Выбрать главу

Кроме баночки с супом, у меня в сумке лежит, тщательно завернутая в бумажку, котлета, размером чуть побольше спичечного коробка. На второе мы получили по две таких котлеты. Одну я съел, другую отнесу Рине. Котлета называется «комбинированной». Она из фарша, смешанного со жмыхами и еще с чем-то. А фарш приготовлен, насколько я мог судить по вкусу, из каких-то внутренностей, наверное, — из внутренностей ломовых лошадей. До блокады их было немало в городе, этих тихоходных, солидных работяг, на телегах развозивших товары по магазинам. Едва ли во всем Ленинграде осталась в живых теперь хотя бы одна…

А больше в моей сумке никакого другого продовольствия нет. Хлеб мы получаем в булочной возле дома — на Вовку, Рину и меня, на троих, триста семьдесят пять граммов в сутки. Обедаю я в столовой обычно без хлеба.

Кроме продовольствия в моей сумке лежит пухлый, порядком затрепанный томик Золя. Я читаю его уже несколько дней, вчера я взял его с собой на ночное дежурство, которое кончилось сегодня. Почитаю, может быть, и дома, перед сном. Мне почему-то не спится по вечерам, хотя должно быть наоборот: от голода, от слабости людей одолевает сонливость, я это вижу по другим.

А Золя я читаю не только потому, что хочется отвлечься. Очень уж увлекательно он описывает, какие на столе вкусности и как едят. Поэтически! И это чтение мне, как ни странно, уменьшает чувство голода. А Рину, наоборот, раздражает — я как-то попробовал ей почитать на сон грядущий описание званого обеда, она послушала и заявила: «Перестань, только еще больше есть хочется». Кому как…

До дома мне остается совсем немного. Пройти еще квартал по улице, затем свернуть в переулок…

Иду уже минут двадцать, но навстречу мне попалось всего лишь два-три прохожих. А время совсем не позднее — часов восемь вечера. В мирное время в этот час улица сияла огнями окоп, витрин, фонарей, со звоном бежали переполненные трамваи, тротуары были полны прохожих.
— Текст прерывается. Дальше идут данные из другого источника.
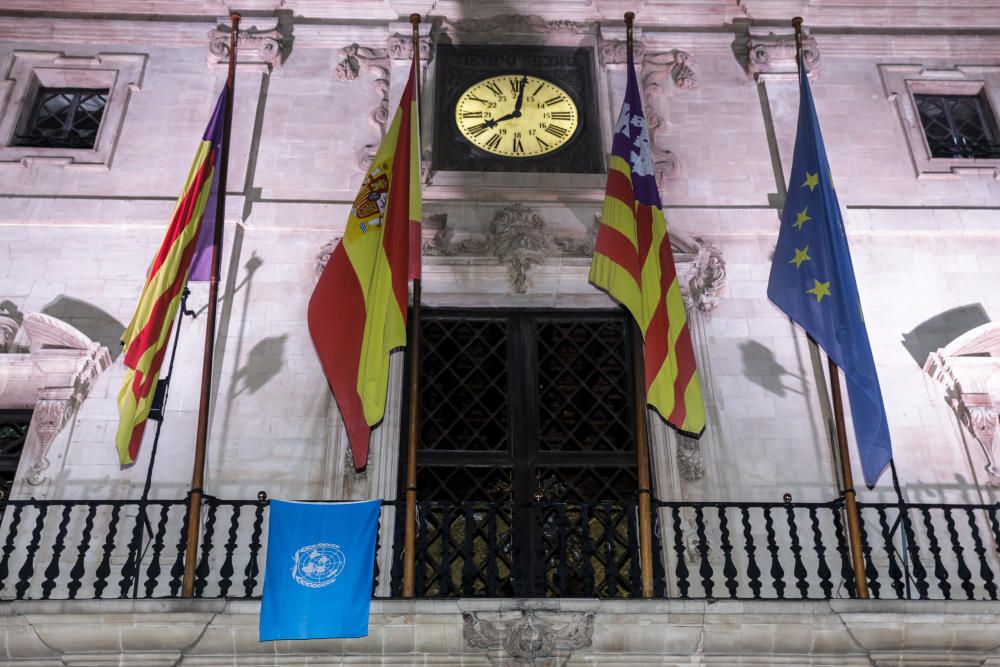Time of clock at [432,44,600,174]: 8:01
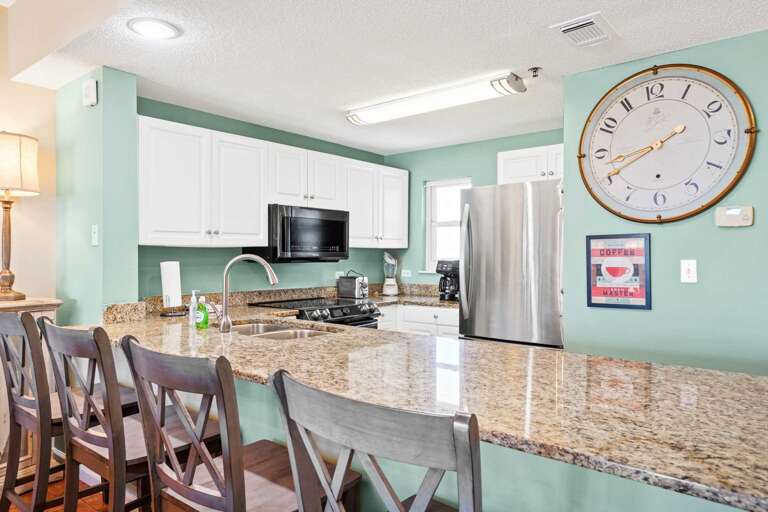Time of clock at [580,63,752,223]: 8:40
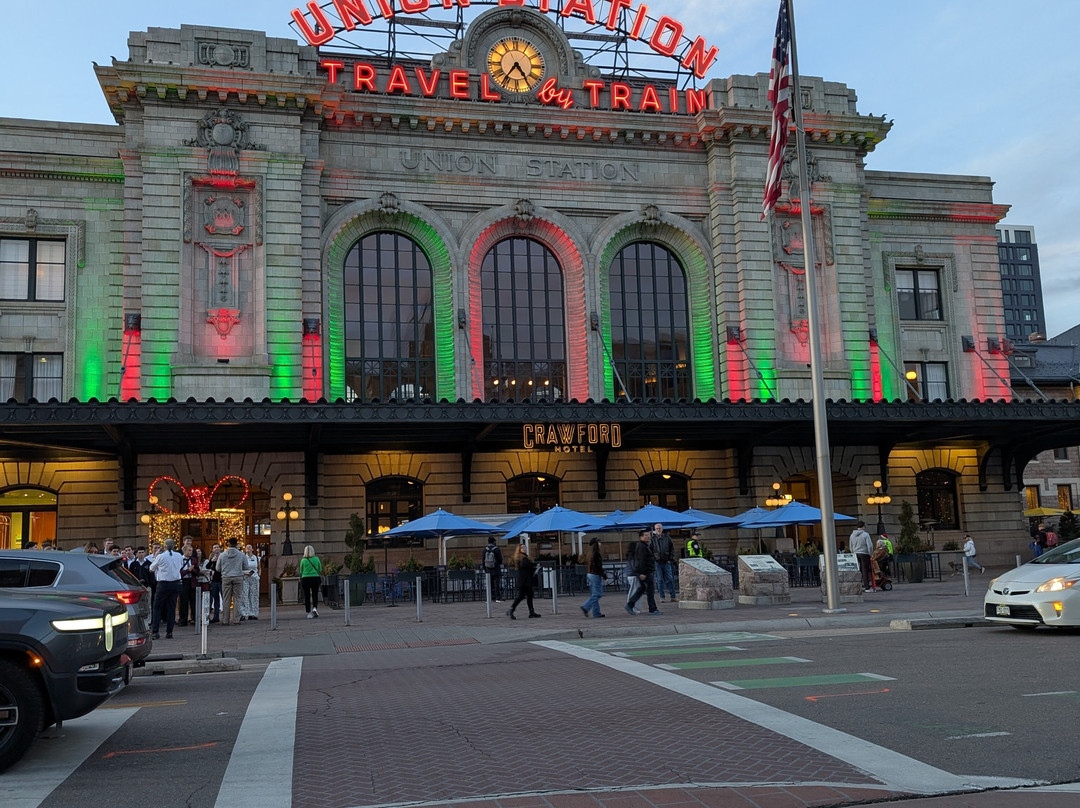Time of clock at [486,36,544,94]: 4:36
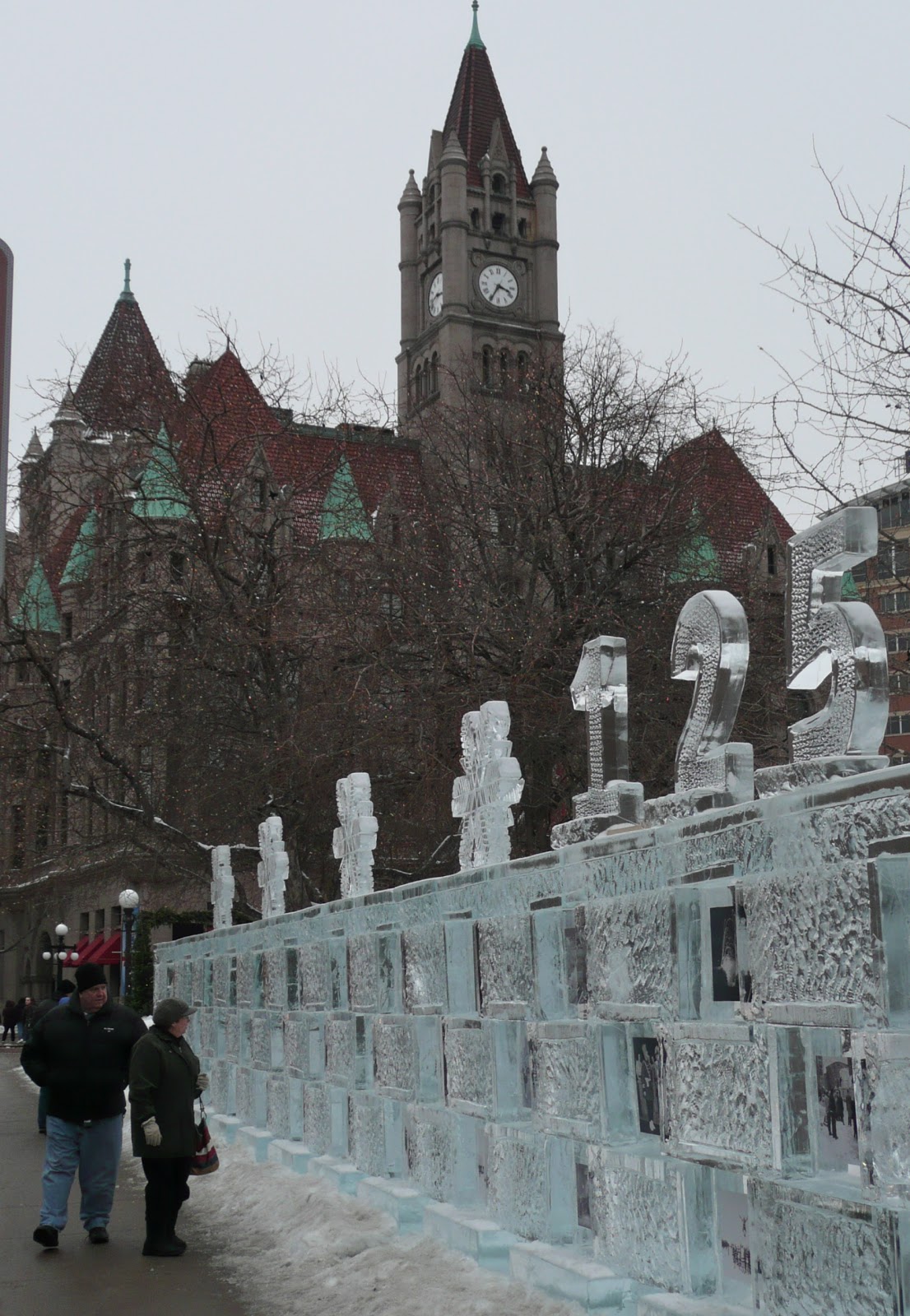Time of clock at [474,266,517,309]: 3:34
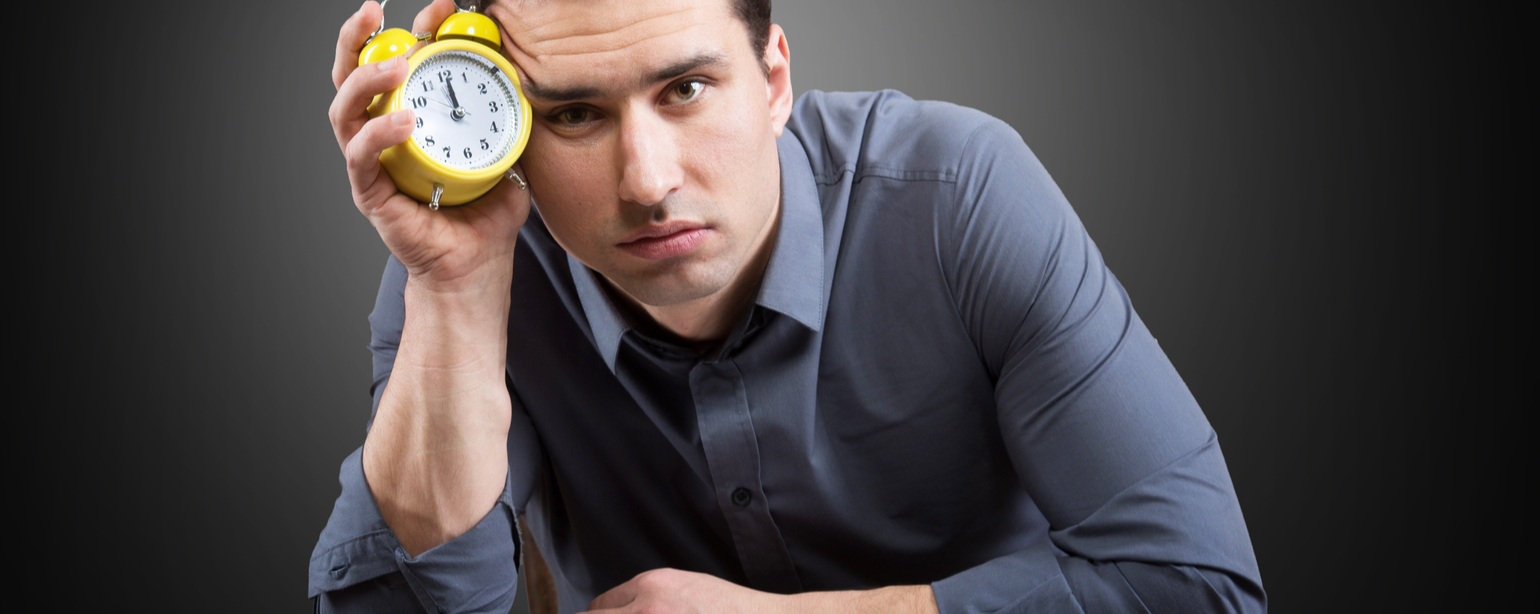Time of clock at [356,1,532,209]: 12:00
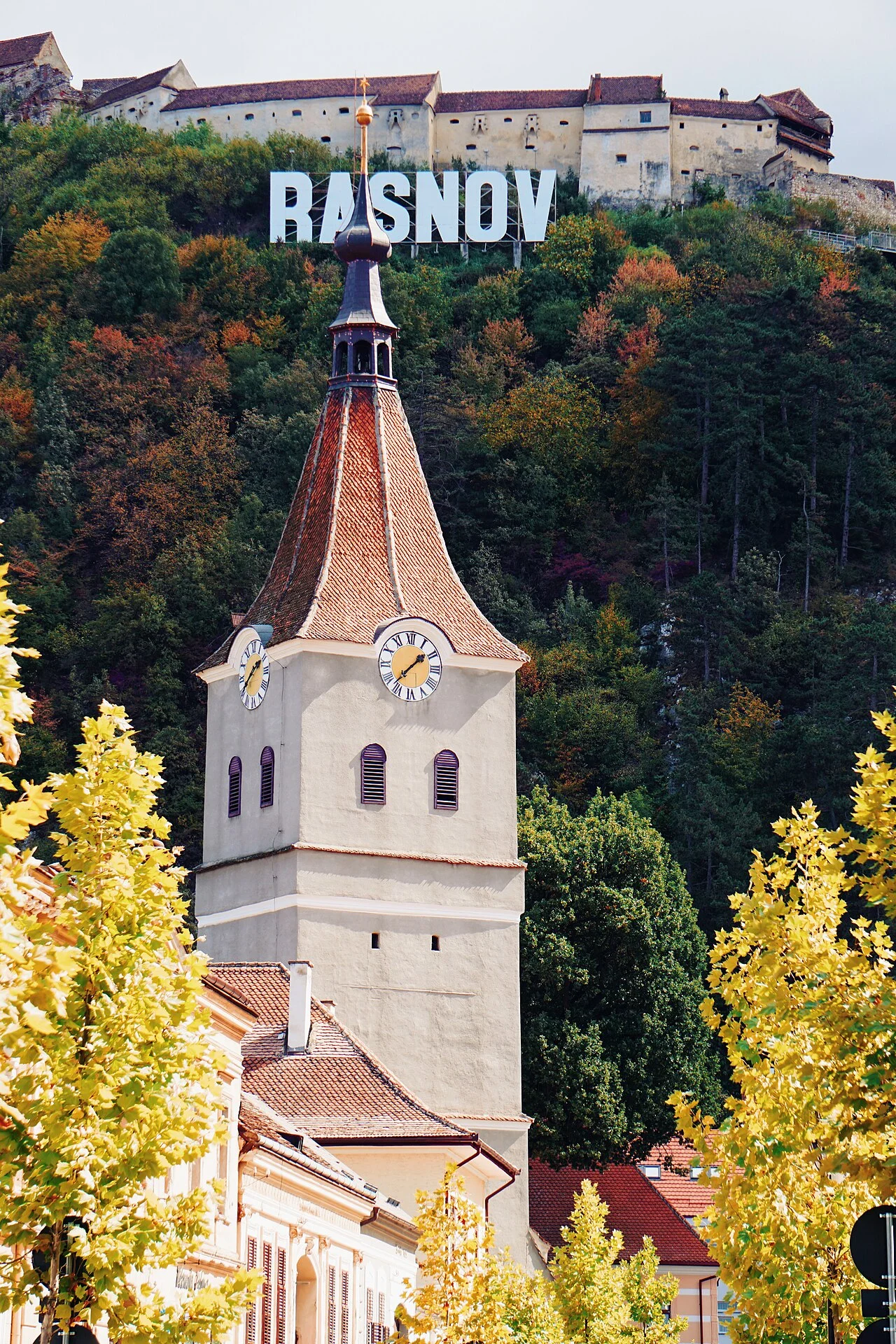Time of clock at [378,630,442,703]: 1:37
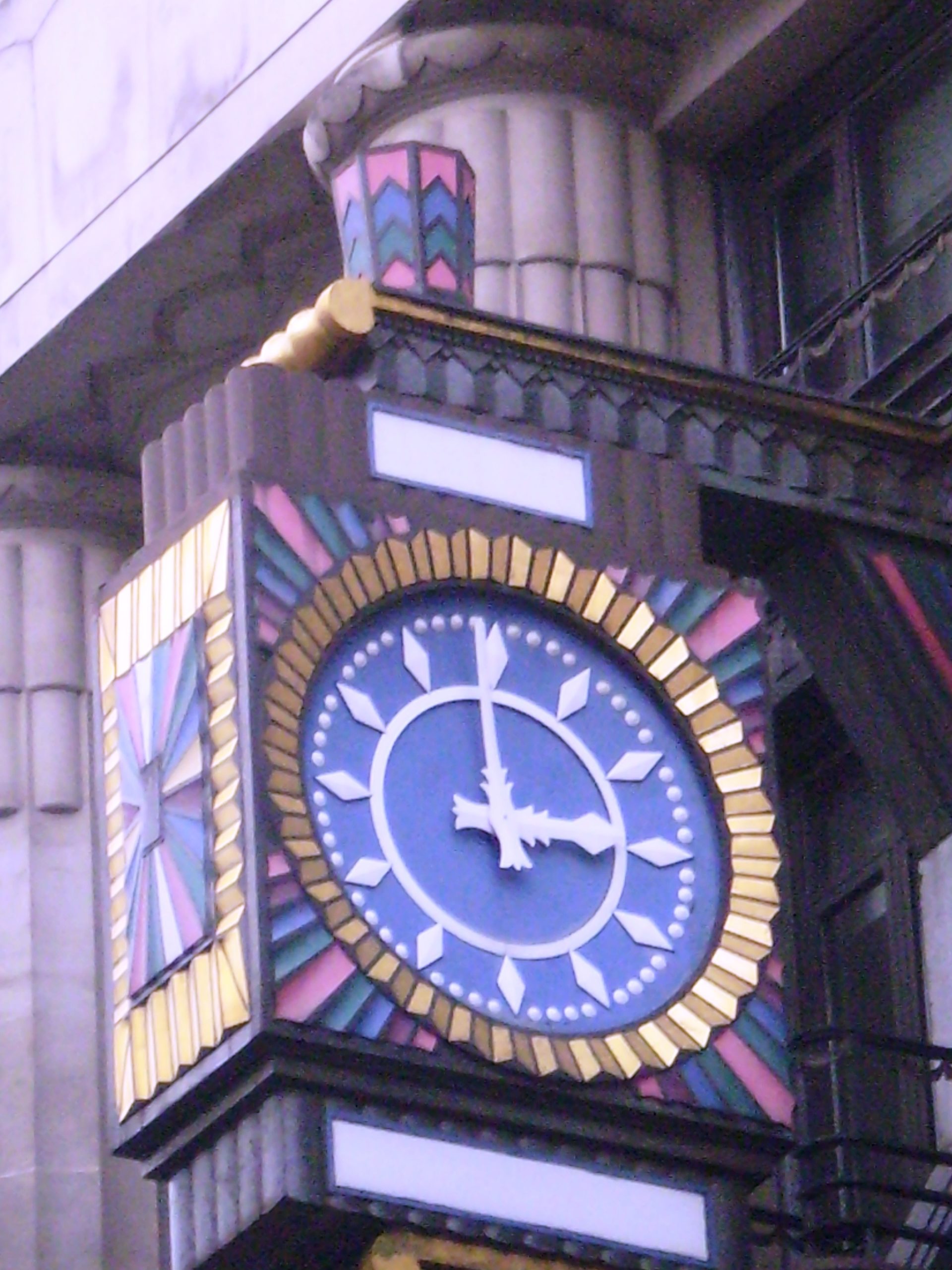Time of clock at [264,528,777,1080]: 2:59
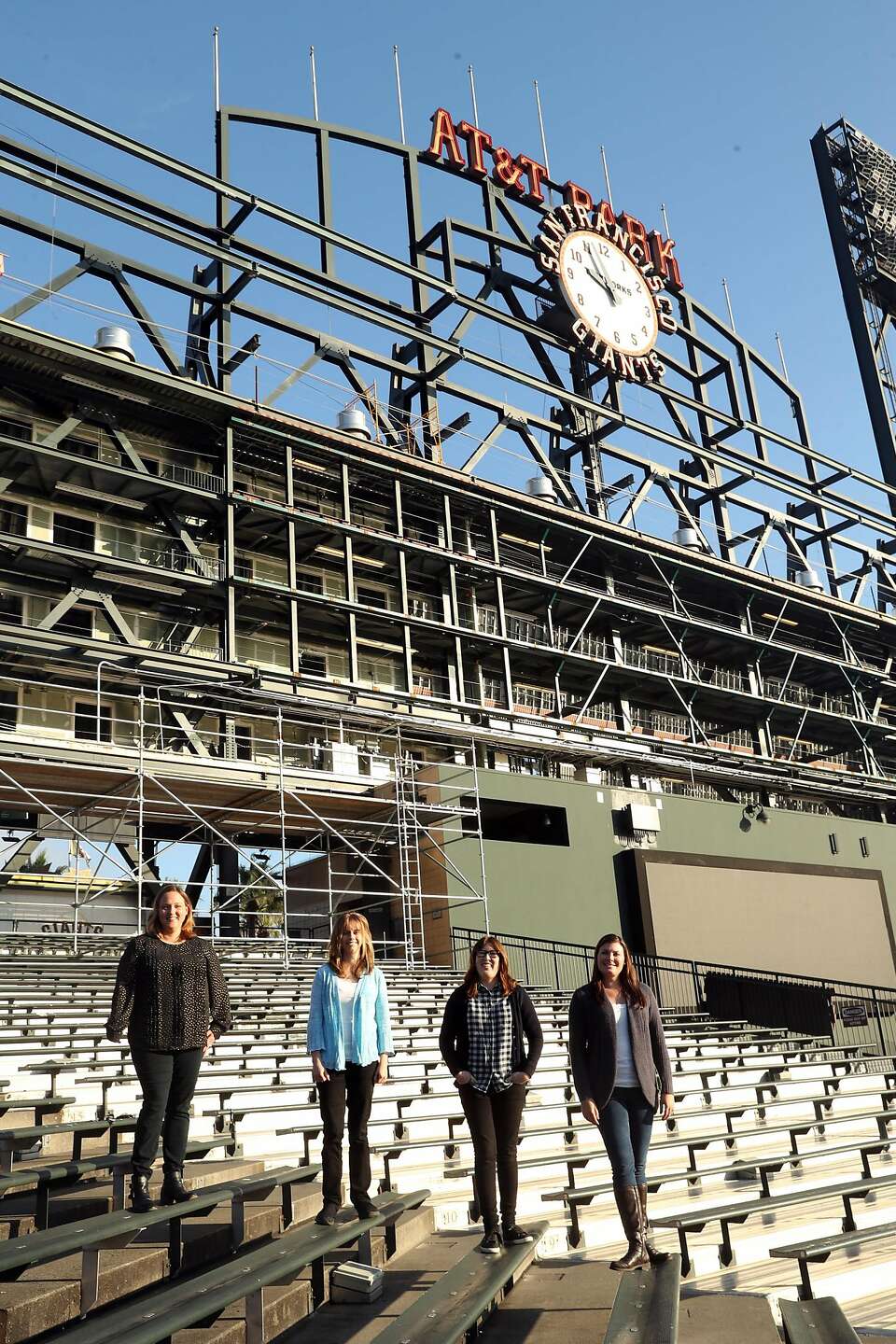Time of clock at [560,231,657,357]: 9:55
Где сейчас все эти люди? Кто успел эвакуироваться, а кто — на фронте, может быть, совсем недалеко, где-нибудь под Лиговом или Сестрорецком. Кто-нибудь в холодном, с выбитыми стеклами цеху, освещенном тусклой коптилкой. А кто и просто дома, одетый, чтобы спастись от холода, во все, во что можно одеться. А скольких уже нет?

Иногда мы с Риной слышим глуховатые взрывы. Это не бомбежка и не артиллерийский обстрел. Неподалеку, на пустырях за железной дорогой, возле Волкова кладбища, взрывчаткой рвут мерзлую землю — готовят новые и новые братские могилы. Мертвых не успевают хоронить…

* * *

Года два назад, зимой, во время отпуска, я заехал в Ленинград — меня тянет это сделать иногда.

В день, когда я приехал, стоял лютый мороз. Ленинград по-своему прекрасен в такую погоду, всё — чугунные решетки оград, ветви деревьев, гранит набережных и фасадов — покрыто пушистым инеем, весь город словно в дымке… Вот такой же пушистый иней лежал на всем и в ту блокадную зиму, — она была суровой.

Когда я приезжаю в Ленинград, меня неудержимо влечет пройти улицами, которыми я ходил в ту далекую тяжкую зиму, глянуть на наш старый дом на Лиговке, зайти в булочную, где мы получали свой блокадный паек, — там и теперь булочная, она была там и до войны…

Но я никогда не прихожу туда, где был наш дом, ни к той памятной булочной, ни на свою прежнюю работу — мне это было бы больно.

На этот раз, приехав в город, я первым долгом отправился на Пискаревское кладбище — до этого мне не доводилось быть там ни разу.

Просторна память. В ней есть место всему.

Белое снежное поле. Негромкая скорбная музыка. Иней на серой плите. А в середине ее, там, где он чуть подтаял, в круглой чугунной чаше молчаливое пламя вечного огня. Его тепло ощутимо едва, как дыхание. И мне кажется, что это — дыхание всех тех, кто лежит здесь, — дыхание тысяч моих сограждан, которые в ту зиму жили, как я, испытали все то, что довелось испытать и мне. Ведь и я мог оказаться здесь, среди них, под этими плитами.